Overview
A unified schema
Overture is developing one schema to structure all of our datasets. We follow the JSON schema standard in our schema design and we use GeoJSON as a model for encoding feature geometries in our datasets. The schema itself is written in YAML for readability and ease of use.
GeoJSON and GeoParquet
Although JSON and GeoJSON serve as our mental models for defining the Overture schema, we distribute our datasets in GeoParquet, a column-oriented format optimized for handling large-scale geospatial datasets.
There are key differences in how geometries and other feature properties are represented in GeoJSON and GeoParquet. In Overture's schema design, we follow the GeoJSON specification and encode geometry objects as human-readable Point, LineString, Polygon, and MultiPolygon types. A feature in GeoJSON consists of a single geometry object accompanied by a set of properties represented as key-value pairs.
This same feature can be represented as a single row in a GeoParquet file, with the geometry in one column — encoded as Well-Known Binary (WKB) or native arrow-encoded coordinate columns format — and other feature properties filling out additional columns in the file.
Top-level properties
In the Overture schema, all features have a unique id
called a GERS ID, a geometry
object that follows the GeoJSON schema specification, and the following top-level properties:
The data types for each property in the Overture schema design do not map exactly to the permitted data types in Parquet and GeoParquet. We release our datasets with the top-level properties encoded in this way:
GeoParquet columns for top-level Overture properties
column_name | column_type | description |
---|---|---|
id | string | an Overture feature's unique id, part of the Global Entity Reference System (GERS) |
geometry | binary | well-known binary (WKB) representation of the feature geometry |
bbox | struct<xmin: float, xmax: float, ymin: float, ymax: float> | area defined by two longitudes and two latitudes: latitude is a decimal number between -90.0 and 90.0; longitude is a decimal number between -180.0 and 180.0. |
theme | string | one of six Overture data themes |
type | string | one of 14 Overture feature types |
version | int32 | version number of the feature, incremented in each Overture release where the geometry or attributes of this feature changed |
sources | list<element: struct<property: string, dataset: string, record_id: string, update_time: string, confidence: double>> | array of source information for the properties of a given feature |
Other key schema properties
Most but not all of the feature types in the Overture schema require data for the names
, subtype
, and class
properties. The names
property is complex enough to have its own schema, which we describe in detail here.

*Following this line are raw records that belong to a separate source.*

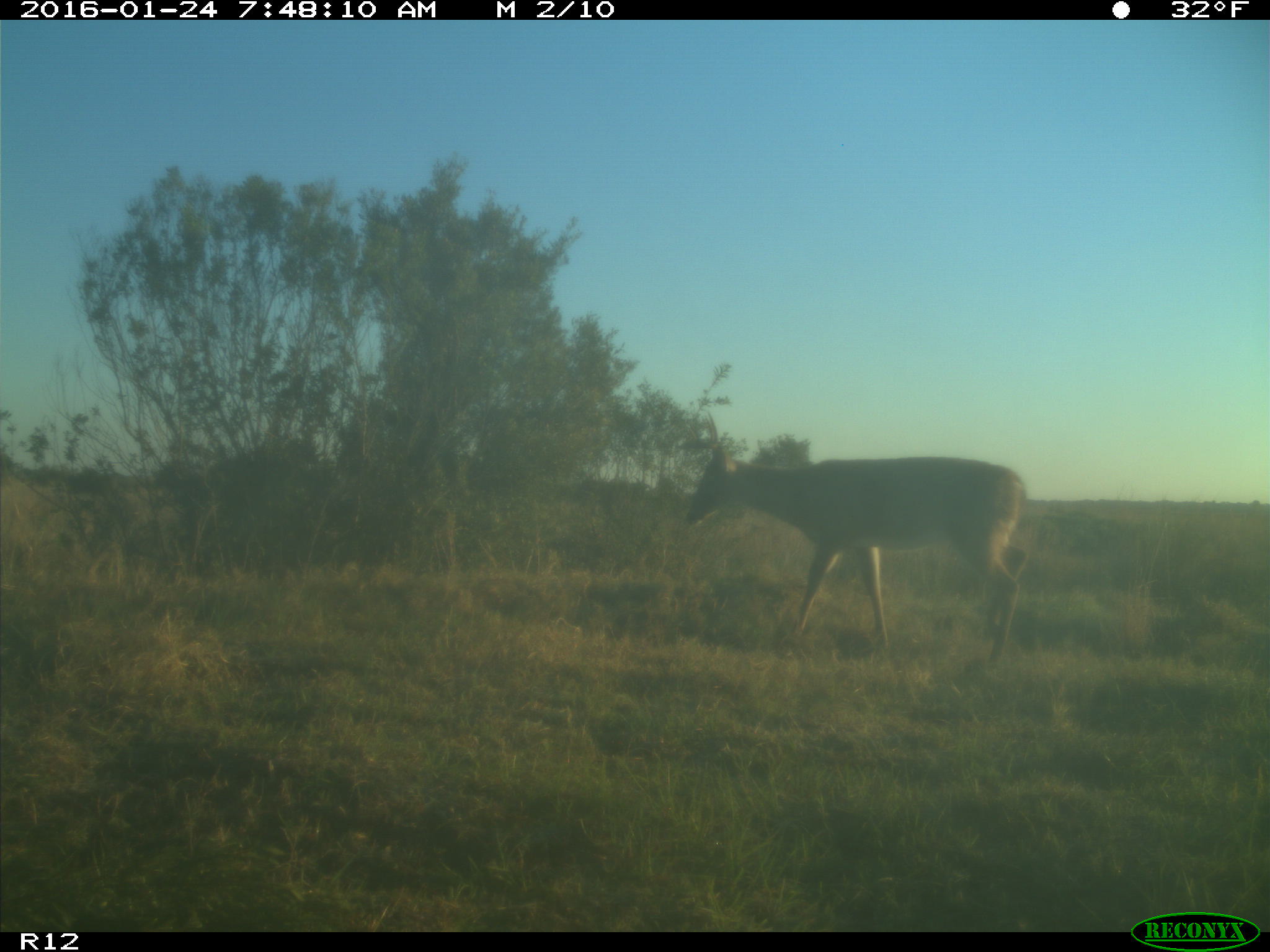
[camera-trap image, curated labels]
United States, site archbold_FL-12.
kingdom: Animalia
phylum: Chordata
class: Mammalia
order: Artiodactyla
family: Cervidae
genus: Odocoileus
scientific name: Odocoileus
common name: deer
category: unidentified deer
Unidentified deer (deer) (Odocoileus).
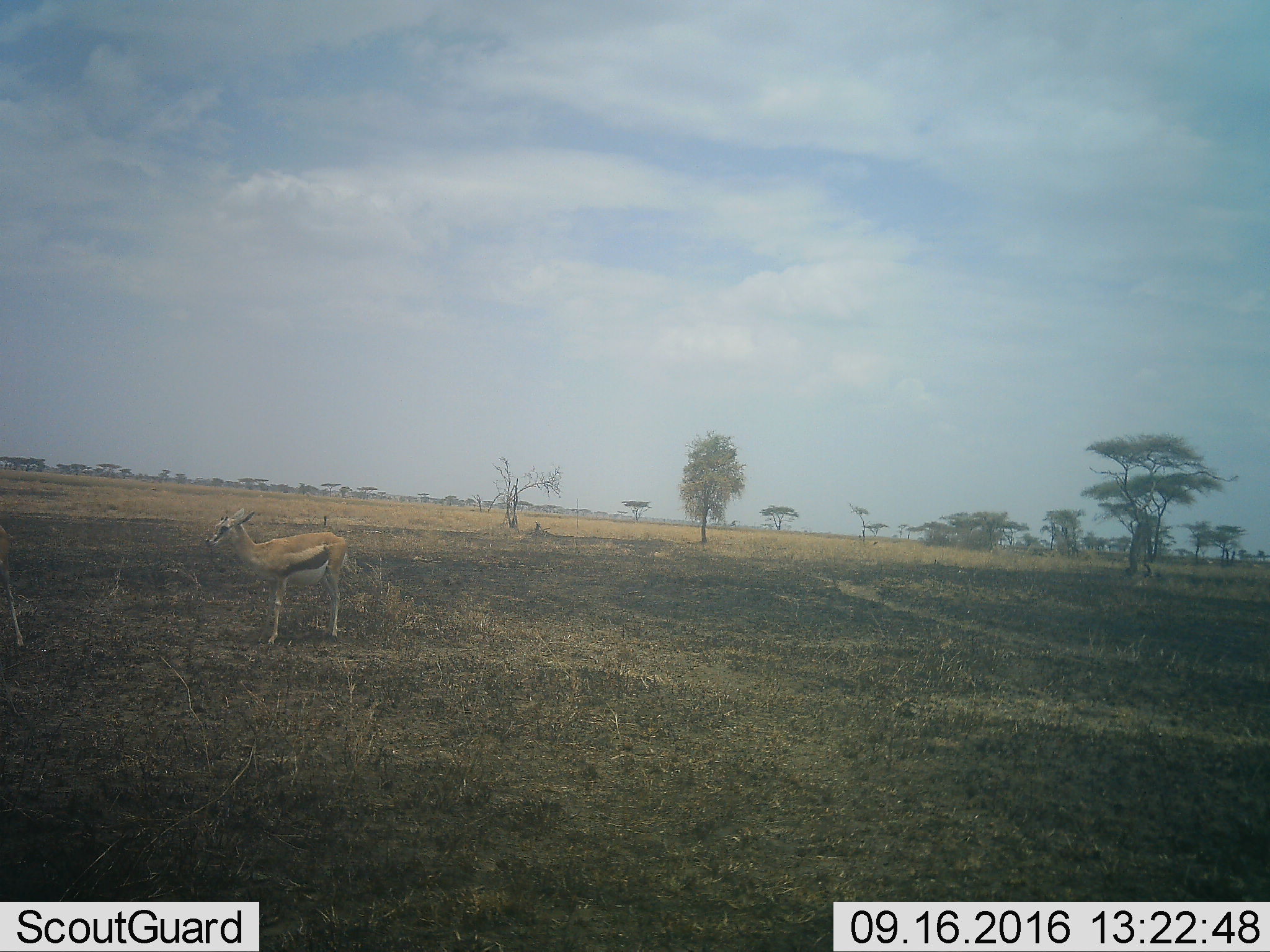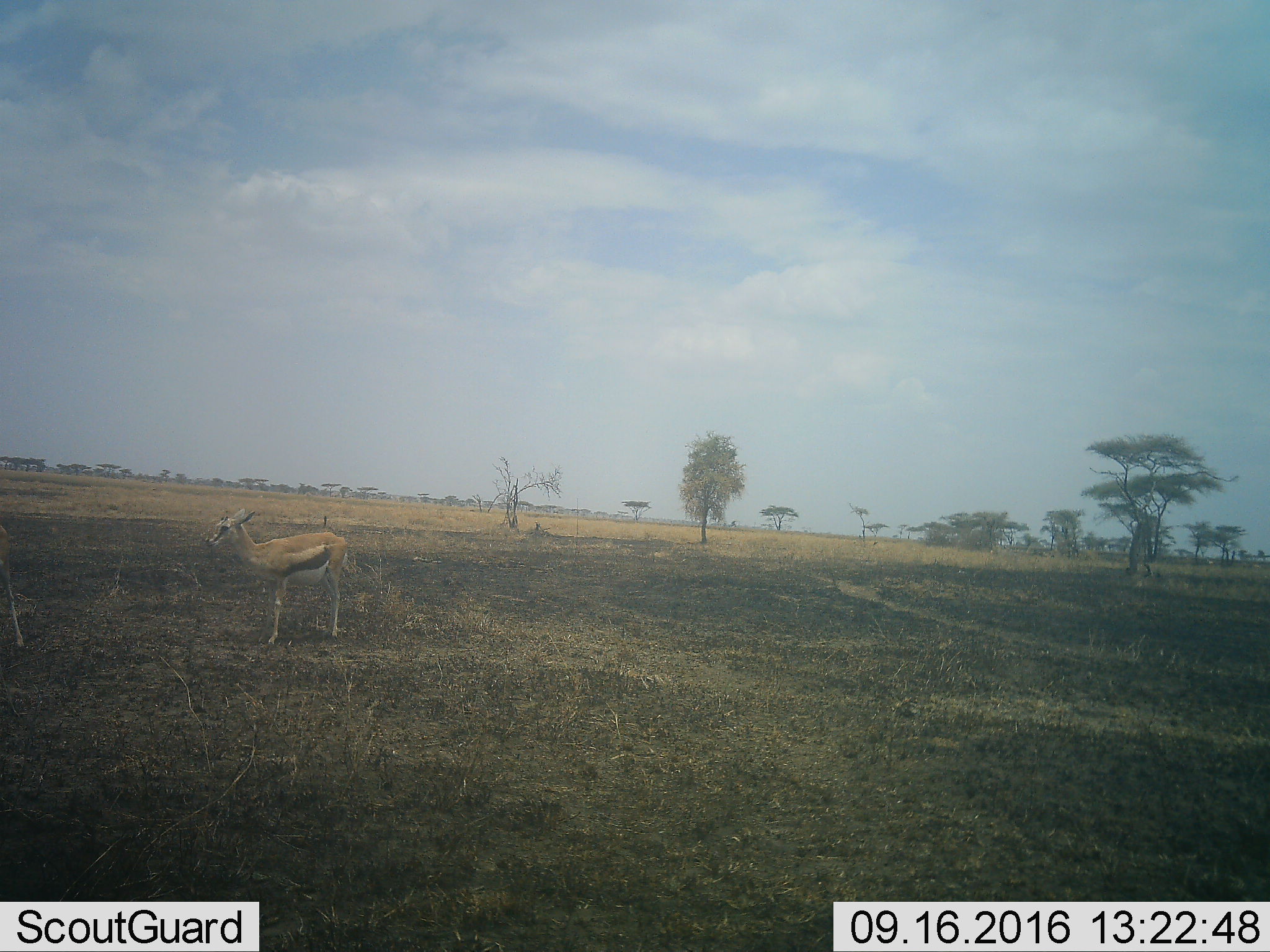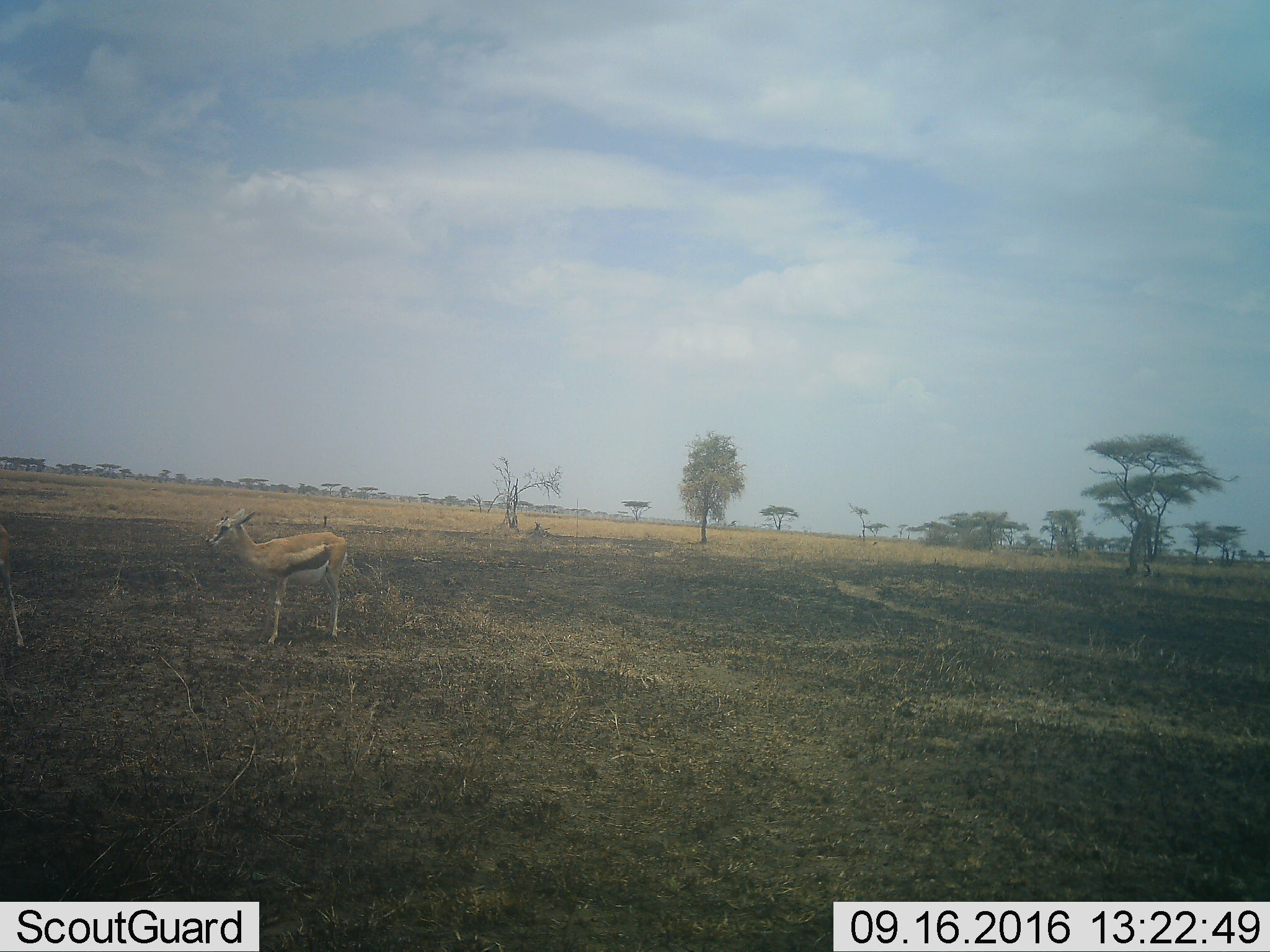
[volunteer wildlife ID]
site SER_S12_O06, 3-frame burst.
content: unidentified animal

Properties that may be specific to a feature type
Some properties in the Overture schema are only populated with data for specific feature types. For example, the place
feature type must include data for the categories
property, as required by the schema. The division_area
and address
feature types require the country
property to be populated with ISO 3166-1 alpha-2 country codes. The segment
feature type in the transportation theme is the only feature type that includes data for a complex set of properties that describe roads. The schema concepts section of this documentation describes these schema complexities in detail.
Schema conventions
In addition to following the JSON and GeoJSON specifications, the Overture schema has its own style and conventions. The notations, nomenclatures, specifications, and standards we have adopted are described below.
Notations
- snake case is used for all property names, string enumeration members, and string-valued enumeration equivalents
- boolean properties have a prefix verb "is" or "has" in a way that grammatically makes sense
e.g.
has_street_lights=true
is_accessible=false
Measurements
Measurements of real-world objects and features follow The International System of Units (SI): heights, widths, lengths, etc. In the Overture schema, these values are provided as scalar numeric value without units such as feet or meters. Overture does this to maximize consistency and predictability.
Quantities specified in regulatory rules, norms and customs follow local specifications wherever possible. In the schema, these values are provided as two-element arrays where the first element is the scalar numeric value and the second value is the units. Overture uses local units of measurement -- feet in the United States and meters in the EU, for example. The exact unit is confirmed in the specification of the property but is not repeated in the data.
Regulations and restrictions
All quantities that relate to posted or ordnance regulations and restrictions are expressed in the same units as used in the regulation. The unit is explicitly included with the property in the data.
Opening hours and validity periods
Opening hours and the time frame during which time dependent properties are applicable are indicated following the OSM Opening Hours specification.